* **Extrait du texte**
****

Autre facteur qui ne change pas : le premier ministre dispose d’un pouvoir somme toute limité, dans la mesure où les grandes décisions viennent d’en haut, de l’Élysée. Si Élisabeth Borne a été le visage à l’Assemblée nationale de l’imposition, parfois même sans vote, de réformes controversées, elle ne faisait que mettre en application la mission que le président lui avait confiée. Ainsi, même s’il veut laisser sa marque sur la fonction, Gabriel Attal est destiné à être étroitement lié à la politique d’un président largement plus impopulaire que lui, selon les sondages.
La France est une maison qui est délabrée, il faut changer les fondations et aujourd’hui on est en train de débattre si on doit refaire la peinture en magenta ou en bleu cyan , ironisait par exemple le député Louis Boyard, du parti de la France insoumise sur un plateau de télévision. Avant même de juger de l’impact de sa nomination sur ses ambitions politiques, dans l’éventualité où il décidait de se porter candidat aux élections présidentielles de 2027, Gabriel Attal sera confronté à un premier rendez-vous électoral dans quelques mois.

****

* **Liste des enregistrements**
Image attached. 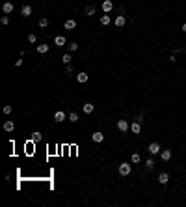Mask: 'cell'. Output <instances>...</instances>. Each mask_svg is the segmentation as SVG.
Here are the masks:
<instances>
[{
  "instance_id": "cell-2",
  "label": "cell",
  "mask_w": 186,
  "mask_h": 207,
  "mask_svg": "<svg viewBox=\"0 0 186 207\" xmlns=\"http://www.w3.org/2000/svg\"><path fill=\"white\" fill-rule=\"evenodd\" d=\"M117 129H119L121 133H126V131L130 129L129 121H126V119H119V121H117Z\"/></svg>"
},
{
  "instance_id": "cell-5",
  "label": "cell",
  "mask_w": 186,
  "mask_h": 207,
  "mask_svg": "<svg viewBox=\"0 0 186 207\" xmlns=\"http://www.w3.org/2000/svg\"><path fill=\"white\" fill-rule=\"evenodd\" d=\"M130 131H132L134 134H140V133H141V123H140V121L130 123Z\"/></svg>"
},
{
  "instance_id": "cell-13",
  "label": "cell",
  "mask_w": 186,
  "mask_h": 207,
  "mask_svg": "<svg viewBox=\"0 0 186 207\" xmlns=\"http://www.w3.org/2000/svg\"><path fill=\"white\" fill-rule=\"evenodd\" d=\"M54 43H56V47H63L65 45V37H63V35H56V37H54Z\"/></svg>"
},
{
  "instance_id": "cell-8",
  "label": "cell",
  "mask_w": 186,
  "mask_h": 207,
  "mask_svg": "<svg viewBox=\"0 0 186 207\" xmlns=\"http://www.w3.org/2000/svg\"><path fill=\"white\" fill-rule=\"evenodd\" d=\"M2 11H4V13H11V11H13V4H11V2H4Z\"/></svg>"
},
{
  "instance_id": "cell-20",
  "label": "cell",
  "mask_w": 186,
  "mask_h": 207,
  "mask_svg": "<svg viewBox=\"0 0 186 207\" xmlns=\"http://www.w3.org/2000/svg\"><path fill=\"white\" fill-rule=\"evenodd\" d=\"M95 6H86V15H88V17H91V15H95Z\"/></svg>"
},
{
  "instance_id": "cell-12",
  "label": "cell",
  "mask_w": 186,
  "mask_h": 207,
  "mask_svg": "<svg viewBox=\"0 0 186 207\" xmlns=\"http://www.w3.org/2000/svg\"><path fill=\"white\" fill-rule=\"evenodd\" d=\"M93 142H102V140H104V134H102L101 133V131H97V133H93Z\"/></svg>"
},
{
  "instance_id": "cell-14",
  "label": "cell",
  "mask_w": 186,
  "mask_h": 207,
  "mask_svg": "<svg viewBox=\"0 0 186 207\" xmlns=\"http://www.w3.org/2000/svg\"><path fill=\"white\" fill-rule=\"evenodd\" d=\"M35 49H37V52H39V54H45V52H49V45H45V43L37 45Z\"/></svg>"
},
{
  "instance_id": "cell-11",
  "label": "cell",
  "mask_w": 186,
  "mask_h": 207,
  "mask_svg": "<svg viewBox=\"0 0 186 207\" xmlns=\"http://www.w3.org/2000/svg\"><path fill=\"white\" fill-rule=\"evenodd\" d=\"M65 30H73L74 26H76V21H74V19H69V21H65Z\"/></svg>"
},
{
  "instance_id": "cell-16",
  "label": "cell",
  "mask_w": 186,
  "mask_h": 207,
  "mask_svg": "<svg viewBox=\"0 0 186 207\" xmlns=\"http://www.w3.org/2000/svg\"><path fill=\"white\" fill-rule=\"evenodd\" d=\"M125 22H126V19L123 15H117L116 17V26H125Z\"/></svg>"
},
{
  "instance_id": "cell-4",
  "label": "cell",
  "mask_w": 186,
  "mask_h": 207,
  "mask_svg": "<svg viewBox=\"0 0 186 207\" xmlns=\"http://www.w3.org/2000/svg\"><path fill=\"white\" fill-rule=\"evenodd\" d=\"M149 153L151 155H160V144H156V142L149 144Z\"/></svg>"
},
{
  "instance_id": "cell-21",
  "label": "cell",
  "mask_w": 186,
  "mask_h": 207,
  "mask_svg": "<svg viewBox=\"0 0 186 207\" xmlns=\"http://www.w3.org/2000/svg\"><path fill=\"white\" fill-rule=\"evenodd\" d=\"M41 140V133H39V131H34V133H32V142H39Z\"/></svg>"
},
{
  "instance_id": "cell-10",
  "label": "cell",
  "mask_w": 186,
  "mask_h": 207,
  "mask_svg": "<svg viewBox=\"0 0 186 207\" xmlns=\"http://www.w3.org/2000/svg\"><path fill=\"white\" fill-rule=\"evenodd\" d=\"M82 110H84V114H91L93 110H95V106L91 105V103H86V105L82 106Z\"/></svg>"
},
{
  "instance_id": "cell-6",
  "label": "cell",
  "mask_w": 186,
  "mask_h": 207,
  "mask_svg": "<svg viewBox=\"0 0 186 207\" xmlns=\"http://www.w3.org/2000/svg\"><path fill=\"white\" fill-rule=\"evenodd\" d=\"M21 15H22V17H30V15H32V6H28V4L22 6L21 7Z\"/></svg>"
},
{
  "instance_id": "cell-17",
  "label": "cell",
  "mask_w": 186,
  "mask_h": 207,
  "mask_svg": "<svg viewBox=\"0 0 186 207\" xmlns=\"http://www.w3.org/2000/svg\"><path fill=\"white\" fill-rule=\"evenodd\" d=\"M13 129H15V123H13V121H6V123H4V131H7V133H11Z\"/></svg>"
},
{
  "instance_id": "cell-18",
  "label": "cell",
  "mask_w": 186,
  "mask_h": 207,
  "mask_svg": "<svg viewBox=\"0 0 186 207\" xmlns=\"http://www.w3.org/2000/svg\"><path fill=\"white\" fill-rule=\"evenodd\" d=\"M110 22H112V19H110L108 15H102V17H101V25H102V26H108Z\"/></svg>"
},
{
  "instance_id": "cell-23",
  "label": "cell",
  "mask_w": 186,
  "mask_h": 207,
  "mask_svg": "<svg viewBox=\"0 0 186 207\" xmlns=\"http://www.w3.org/2000/svg\"><path fill=\"white\" fill-rule=\"evenodd\" d=\"M69 119H71L73 123H74V121H78V114H76V112H71V114H69Z\"/></svg>"
},
{
  "instance_id": "cell-29",
  "label": "cell",
  "mask_w": 186,
  "mask_h": 207,
  "mask_svg": "<svg viewBox=\"0 0 186 207\" xmlns=\"http://www.w3.org/2000/svg\"><path fill=\"white\" fill-rule=\"evenodd\" d=\"M4 114H11V106H9V105L4 106Z\"/></svg>"
},
{
  "instance_id": "cell-19",
  "label": "cell",
  "mask_w": 186,
  "mask_h": 207,
  "mask_svg": "<svg viewBox=\"0 0 186 207\" xmlns=\"http://www.w3.org/2000/svg\"><path fill=\"white\" fill-rule=\"evenodd\" d=\"M158 181H160L162 185H166V183L169 181V176H168V174H160V176H158Z\"/></svg>"
},
{
  "instance_id": "cell-24",
  "label": "cell",
  "mask_w": 186,
  "mask_h": 207,
  "mask_svg": "<svg viewBox=\"0 0 186 207\" xmlns=\"http://www.w3.org/2000/svg\"><path fill=\"white\" fill-rule=\"evenodd\" d=\"M62 60H63V63H71V54H63Z\"/></svg>"
},
{
  "instance_id": "cell-7",
  "label": "cell",
  "mask_w": 186,
  "mask_h": 207,
  "mask_svg": "<svg viewBox=\"0 0 186 207\" xmlns=\"http://www.w3.org/2000/svg\"><path fill=\"white\" fill-rule=\"evenodd\" d=\"M88 78H89V75H88V73H78V75H76V80L80 82V84L88 82Z\"/></svg>"
},
{
  "instance_id": "cell-1",
  "label": "cell",
  "mask_w": 186,
  "mask_h": 207,
  "mask_svg": "<svg viewBox=\"0 0 186 207\" xmlns=\"http://www.w3.org/2000/svg\"><path fill=\"white\" fill-rule=\"evenodd\" d=\"M130 170H132V166H130L129 162H121L119 164V174L121 176H130Z\"/></svg>"
},
{
  "instance_id": "cell-9",
  "label": "cell",
  "mask_w": 186,
  "mask_h": 207,
  "mask_svg": "<svg viewBox=\"0 0 186 207\" xmlns=\"http://www.w3.org/2000/svg\"><path fill=\"white\" fill-rule=\"evenodd\" d=\"M160 159H162V161H169V159H171V151H169V149L160 151Z\"/></svg>"
},
{
  "instance_id": "cell-32",
  "label": "cell",
  "mask_w": 186,
  "mask_h": 207,
  "mask_svg": "<svg viewBox=\"0 0 186 207\" xmlns=\"http://www.w3.org/2000/svg\"><path fill=\"white\" fill-rule=\"evenodd\" d=\"M183 32H186V25H183Z\"/></svg>"
},
{
  "instance_id": "cell-28",
  "label": "cell",
  "mask_w": 186,
  "mask_h": 207,
  "mask_svg": "<svg viewBox=\"0 0 186 207\" xmlns=\"http://www.w3.org/2000/svg\"><path fill=\"white\" fill-rule=\"evenodd\" d=\"M73 69H74L73 63H67V65H65V71H67V73H73Z\"/></svg>"
},
{
  "instance_id": "cell-15",
  "label": "cell",
  "mask_w": 186,
  "mask_h": 207,
  "mask_svg": "<svg viewBox=\"0 0 186 207\" xmlns=\"http://www.w3.org/2000/svg\"><path fill=\"white\" fill-rule=\"evenodd\" d=\"M54 119H56L58 123H60V121H65V114H63L62 110H58V112L54 114Z\"/></svg>"
},
{
  "instance_id": "cell-27",
  "label": "cell",
  "mask_w": 186,
  "mask_h": 207,
  "mask_svg": "<svg viewBox=\"0 0 186 207\" xmlns=\"http://www.w3.org/2000/svg\"><path fill=\"white\" fill-rule=\"evenodd\" d=\"M28 41H30V43H35V41H37V37H35V34H30V35H28Z\"/></svg>"
},
{
  "instance_id": "cell-26",
  "label": "cell",
  "mask_w": 186,
  "mask_h": 207,
  "mask_svg": "<svg viewBox=\"0 0 186 207\" xmlns=\"http://www.w3.org/2000/svg\"><path fill=\"white\" fill-rule=\"evenodd\" d=\"M140 161H141V157H140L138 153H134V155H132V162H140Z\"/></svg>"
},
{
  "instance_id": "cell-22",
  "label": "cell",
  "mask_w": 186,
  "mask_h": 207,
  "mask_svg": "<svg viewBox=\"0 0 186 207\" xmlns=\"http://www.w3.org/2000/svg\"><path fill=\"white\" fill-rule=\"evenodd\" d=\"M145 166H147V170H153L155 168V161H153V159H147V161H145Z\"/></svg>"
},
{
  "instance_id": "cell-31",
  "label": "cell",
  "mask_w": 186,
  "mask_h": 207,
  "mask_svg": "<svg viewBox=\"0 0 186 207\" xmlns=\"http://www.w3.org/2000/svg\"><path fill=\"white\" fill-rule=\"evenodd\" d=\"M69 49H71V52H73V50H76V49H78V45H76V43H71Z\"/></svg>"
},
{
  "instance_id": "cell-25",
  "label": "cell",
  "mask_w": 186,
  "mask_h": 207,
  "mask_svg": "<svg viewBox=\"0 0 186 207\" xmlns=\"http://www.w3.org/2000/svg\"><path fill=\"white\" fill-rule=\"evenodd\" d=\"M47 25H49V21H47L45 17H43V19H39V26H41V28H45Z\"/></svg>"
},
{
  "instance_id": "cell-3",
  "label": "cell",
  "mask_w": 186,
  "mask_h": 207,
  "mask_svg": "<svg viewBox=\"0 0 186 207\" xmlns=\"http://www.w3.org/2000/svg\"><path fill=\"white\" fill-rule=\"evenodd\" d=\"M101 7H102V11H104V13H108V11L114 10V2H112V0H104V2L101 4Z\"/></svg>"
},
{
  "instance_id": "cell-30",
  "label": "cell",
  "mask_w": 186,
  "mask_h": 207,
  "mask_svg": "<svg viewBox=\"0 0 186 207\" xmlns=\"http://www.w3.org/2000/svg\"><path fill=\"white\" fill-rule=\"evenodd\" d=\"M0 22H2V25H7V22H9V19H7V17H6V15H4V17H2V19H0Z\"/></svg>"
}]
</instances>
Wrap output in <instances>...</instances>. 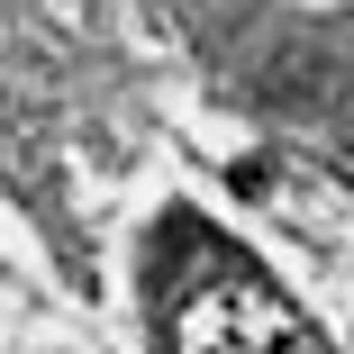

****

* **Problème A**
Dans l'extrait sur Gabriel Attal et la fonction de premier ministre, à quel parti appartient le député Louis Boyard ?
* **Problème B**
Prolongez l'extrait sur Gabriel Attal et la fonction de premier ministre à partir de sa dernière phrase.
Les enregistrements n'ont aucun lien avec l'extrait.

* **Résultat A**
Louis Boyard appartient au parti de la France insoumise.

* **Résultat B**
En juin, les citoyens des pays membres de l’Union européenne seront appelés aux urnes pour renouveler la composition du Parlement européen. Si Gabriel Attal ne sera pas lui-même directement confronté au choix des électeurs, la liste du président Macron, le parti Renaissance, le sera.
Et les derniers sondages montrent que le Rassemblement national de Marine Le Pen, dont le président Jordan Bardella est encore plus jeune que Gabriel Attal, dispose aussi d’une grande popularité. Le nouveau premier ministre, le quatrième à occuper ce poste depuis la première victoire d’Emmanuel Macron en 2017, n’a donc que quelques mois pour redonner de la vigueur au quinquennat du président. Quelques mois pour convaincre les électeurs que ce changement de garde n’est pas qu’un revêtement de façade à Matignon.